## [COLLECTED MATERIAL]
● ● ● ●

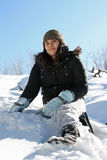 Snow Day. A teenage girl sitting in the snow on a hill Royalty Free Stock Photography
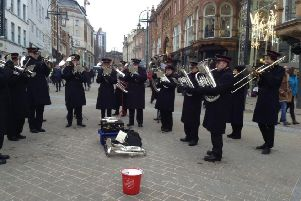MUSIC: A Salvation Army brass band pipes up in Leeds city centre.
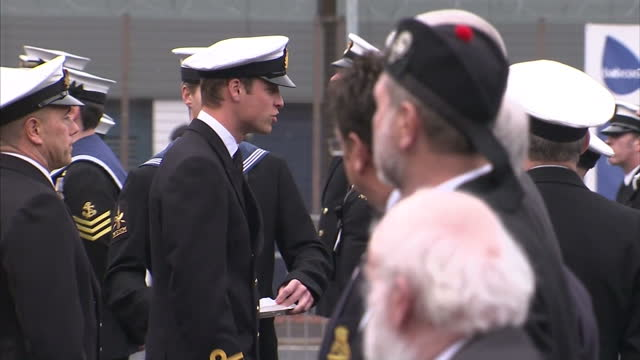 stockvideo's en b-roll-footage met exterior shots prince william prince of wales awarding special badges to naval officers who've carried out more than 20 tours of duty spending as... - meer dan 50 seconden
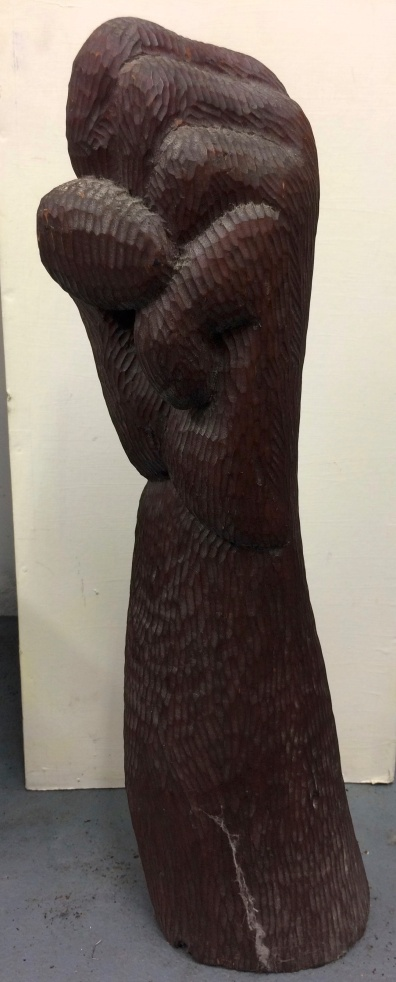 arm raised, stained elm 1988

● ● ● ●

## [INSTRUCTIONS FOR THE TASK]
Transcribe the whole listing above exactly and leave out the pictures.

## [ANSWER SPACE]
 Snow Day. A teenage girl sitting in the snow on a hill Royalty Free Stock Photography
MUSIC: A Salvation Army brass band pipes up in Leeds city centre.
 stockvideo's en b-roll-footage met exterior shots prince william prince of wales awarding special badges to naval officers who've carried out more than 20 tours of duty spending as... - meer dan 50 seconden
 arm raised, stained elm 1988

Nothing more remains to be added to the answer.